Sequence: 4096 IDs per millisecond per machine. Overflow? Wait for the next millisecond.

public class SnowflakeGenerator {
    private final long machineId;
    private long lastTimestamp = -1;
    private long sequence = 0;

    public synchronized long nextId() {
        long timestamp = System.currentTimeMillis();

        if (timestamp == lastTimestamp) {
            sequence = (sequence + 1) & 0xFFF; // 12-bit mask
            if (sequence == 0) {
                while (timestamp <= lastTimestamp) {
                    timestamp = System.currentTimeMillis();
                }
            }
        } else {
            sequence = 0;
        }

        lastTimestamp = timestamp;
        return (timestamp << 22) | (machineId << 12) | sequence;
    }
}

graph TD S[Snowflake ID: 64 bits] --> T[41 bits: Timestamp] S --> M[10 bits: Machine ID] S --> Q[12 bits: Sequence] T --> TS[Sortable by time] M --> NC[No coordination needed] Q --> TH[4096 IDs/ms/machine] style S fill:#000000,stroke:#00ff00,stroke-width:2px,color:#fff style T fill:#000000,stroke:#00ff00,stroke-width:2px,color:#fff style M fill:#000000,stroke:#00ff00,stroke-width:2px,color:#fff style Q fill:#000000,stroke:#00ff00,stroke-width:2px,color:#fff style TS fill:#000000,stroke:#00ff00,stroke-width:2px,color:#fff style NC fill:#000000,stroke:#00ff00,stroke-width:2px,color:#fff style TH fill:#000000,stroke:#00ff00,stroke-width:2px,color:#fff

The Clock Problem#

Snowflake depends on the system clock.
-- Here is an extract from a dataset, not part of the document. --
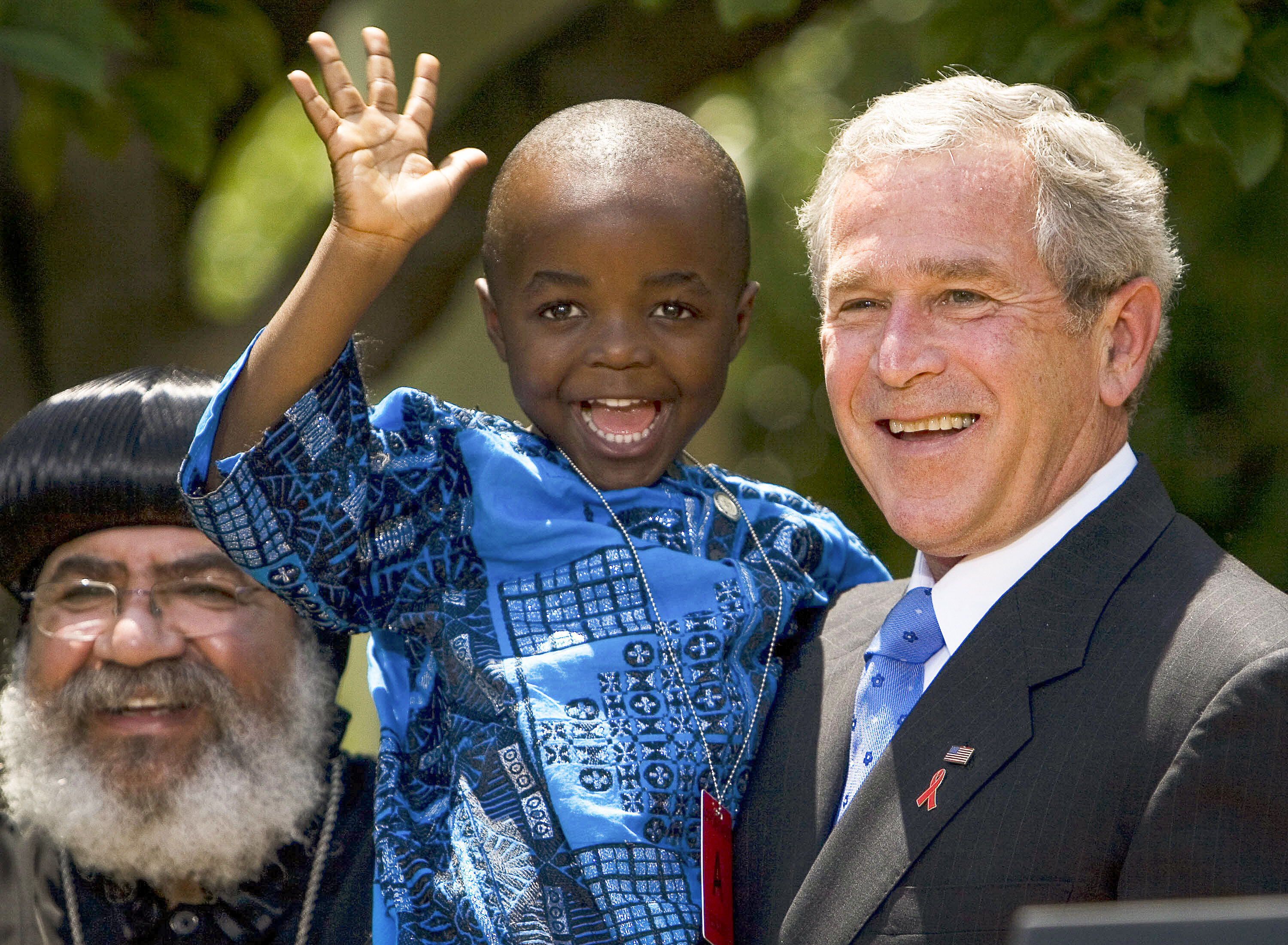 In 2003, President George W. Bush created PEPFAR to help countries tackle the HIV/AIDS crisis. Four years later, he spoke at the Rose Garden to urge lawmakers to set aside $30 billion for the cause over the next 5 years. Joining him were Kunene Tantoh of South Africa and her 4-year-old son (pictured). Tantoh, who is HIV-positive, coordinated a U.S.-funded mentoring program for mothers with HIV. (Mandel Ngan/AFP via Getty Images via Getty Images)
If the clock jumps backward (NTP correction, VM migration), you might generate duplicate IDs. Twitter’s implementation throws an exception on clock regression. Others use a monotonic clock or tolerate a small backward drift.
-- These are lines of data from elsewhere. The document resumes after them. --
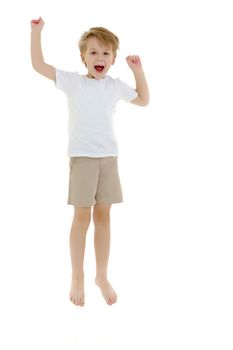 Joyful little boy fun jumping and waving his arms. Dressed in a pure white T-shirt on which you can draw or write any advertising text. Isolated on white background.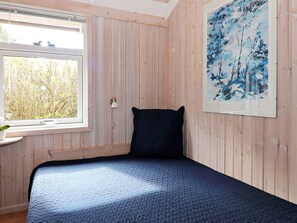 A room with a bed, a window with a view of trees, a wall-mounted lamp, and a painting.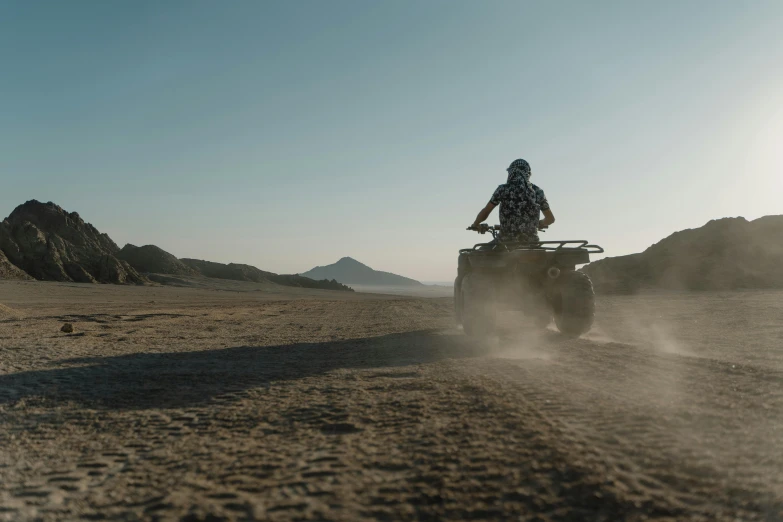 a man riding an atv down a dirt road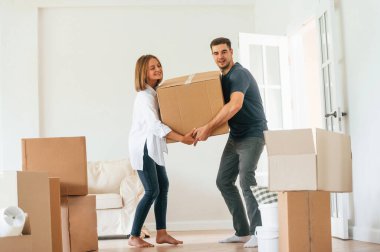 Ağır bir kutuyla. Genç çift yeni evine taşınıyor..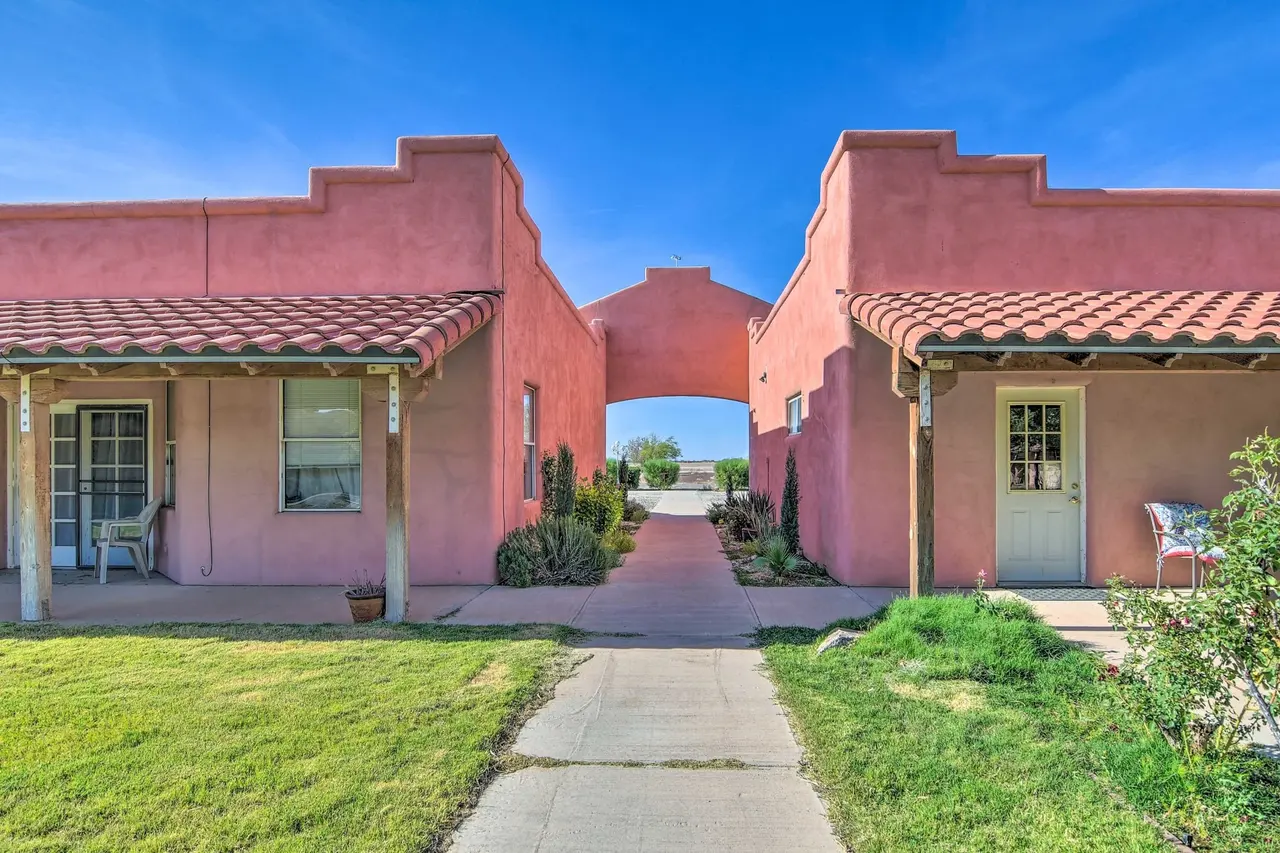 Two rose-colored casas joined by an arch over a garden walk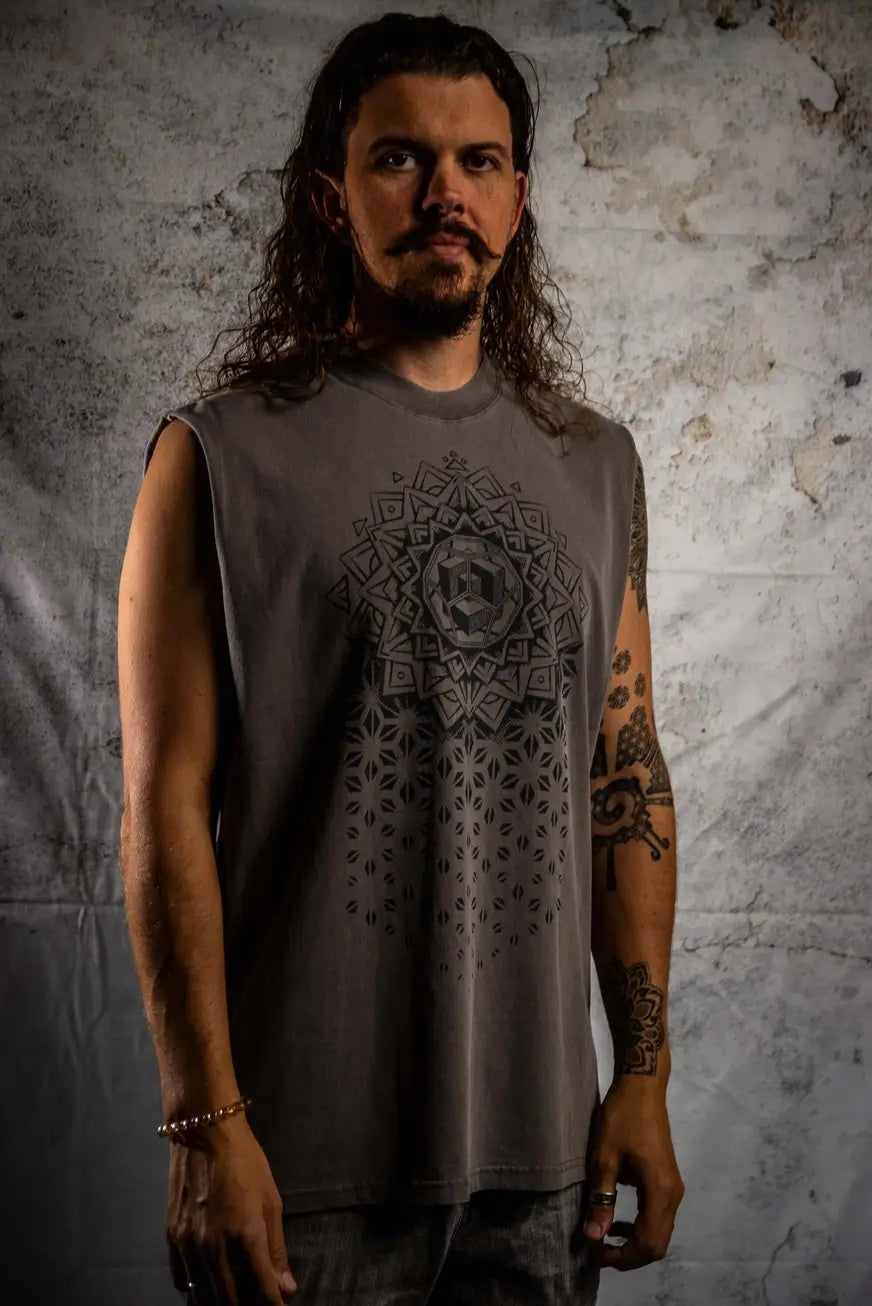 Man wearing a sleeveless shirt with a geometric design against a textured wall.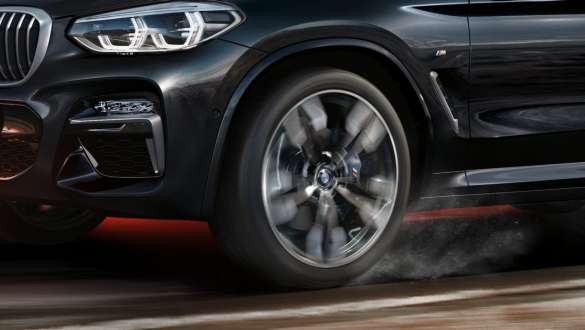 BMW X3 M40i i BMW X3 M40d, bočni prikaz. BMW X3 M40i i BMW X3 M40d u Black Sapphire metalik boji, u vožnji, vanjština, bočni prikaz s rotirajućim lakometalnim kotačem.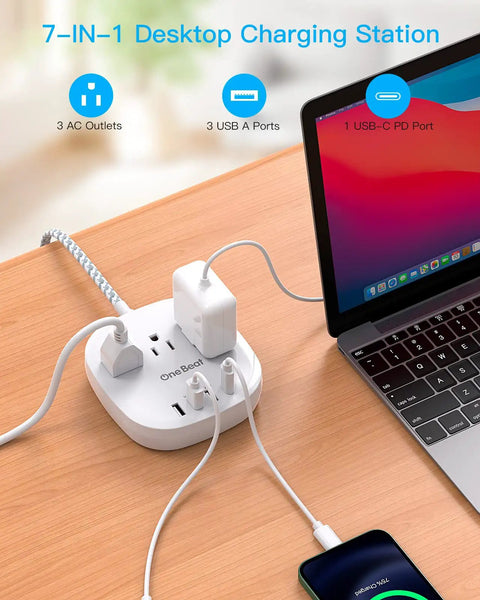 20W USB C Desktop Power Strip With 3 AC Outlets, 3 USB-A Ports, And 1 USB-C Fast Charge on desk with laptop and phone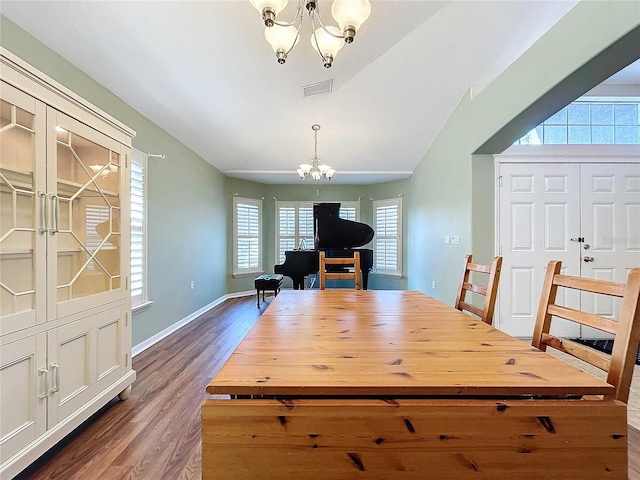 dining room with dark wood-type flooring, lofted ceiling, and an inviting chandelier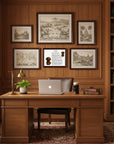 Dachshund-Heritage History Dog Breed Portrait behind a Wooden desk with laptop, mug, and plant in a room with wooden walls and bookshelf.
This connects back to why Lamport timestamps exist: physical clocks aren’t reliable in distributed systems. Snowflake accepts this risk because clock jumps are rare and the alternative (coordinated ID generation) is slower.

When to Use What#

Approach	Sortable	Size	Coordination	Best For
UUID v4	No	128 bits	None	Simple systems, low volume
DB sequence	Yes	64 bits	Per-shard	Single-shard writes
Snowflake	Yes	64 bits	Machine ID only	High-throughput distributed

At Oracle, we used database sequences initially. Worked fine until we sharded the notifications table. Switched to a Snowflake-style generator. The time-sortable property was a bonus: we could paginate by ID instead of needing a separate timestamp index.

What I’m Learning#

ID generation seems trivial until you distribute it. The constraints are contradictory: globally unique, locally fast, time-sortable, compact. Snowflake threads the needle by encoding enough information in 64 bits to avoid coordination while maintaining order.

The machine ID assignment is the one coordination point. Most teams use ZooKeeper, a config file, or just hardcode it per deployment. Not elegant, but it works.

What ID strategy does your system use? Have you hit the UUID index performance problem?